*** Information ***

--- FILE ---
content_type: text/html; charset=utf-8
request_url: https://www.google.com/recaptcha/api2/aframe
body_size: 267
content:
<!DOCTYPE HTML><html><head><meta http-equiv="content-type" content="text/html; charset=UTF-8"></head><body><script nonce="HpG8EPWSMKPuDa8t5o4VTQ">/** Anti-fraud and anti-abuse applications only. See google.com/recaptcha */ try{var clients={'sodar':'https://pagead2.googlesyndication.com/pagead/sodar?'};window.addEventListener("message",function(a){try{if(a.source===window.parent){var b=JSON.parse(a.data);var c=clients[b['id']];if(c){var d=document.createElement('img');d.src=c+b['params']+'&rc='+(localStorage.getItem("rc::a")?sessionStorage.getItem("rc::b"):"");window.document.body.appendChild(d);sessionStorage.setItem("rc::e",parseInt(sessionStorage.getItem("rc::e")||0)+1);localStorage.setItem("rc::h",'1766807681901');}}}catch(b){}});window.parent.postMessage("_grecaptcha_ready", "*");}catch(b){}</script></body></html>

*** End of Information ***

_Task requirements_
Go through the data above and return each line containing the string "recaptcha".

_Result_
request_url: https://www.google.com/recaptcha/api2/aframe
<!DOCTYPE HTML><html><head><meta http-equiv="content-type" content="text/html; charset=UTF-8"></head><body><script nonce="HpG8EPWSMKPuDa8t5o4VTQ">/** Anti-fraud and anti-abuse applications only. See google.com/recaptcha */ try{var clients={'sodar':'https://pagead2.googlesyndication.com/pagead/sodar?'};window.addEventListener("message",function(a){try{if(a.source===window.parent){var b=JSON.parse(a.data);var c=clients[b['id']];if(c){var d=document.createElement('img');d.src=c+b['params']+'&rc='+(localStorage.getItem("rc::a")?sessionStorage.getItem("rc::b"):"");window.document.body.appendChild(d);sessionStorage.setItem("rc::e",parseInt(sessionStorage.getItem("rc::e")||0)+1);localStorage.setItem("rc::h",'1766807681901');}}}catch(b){}});window.parent.postMessage("_grecaptcha_ready", "*");}catch(b){}</script></body></html>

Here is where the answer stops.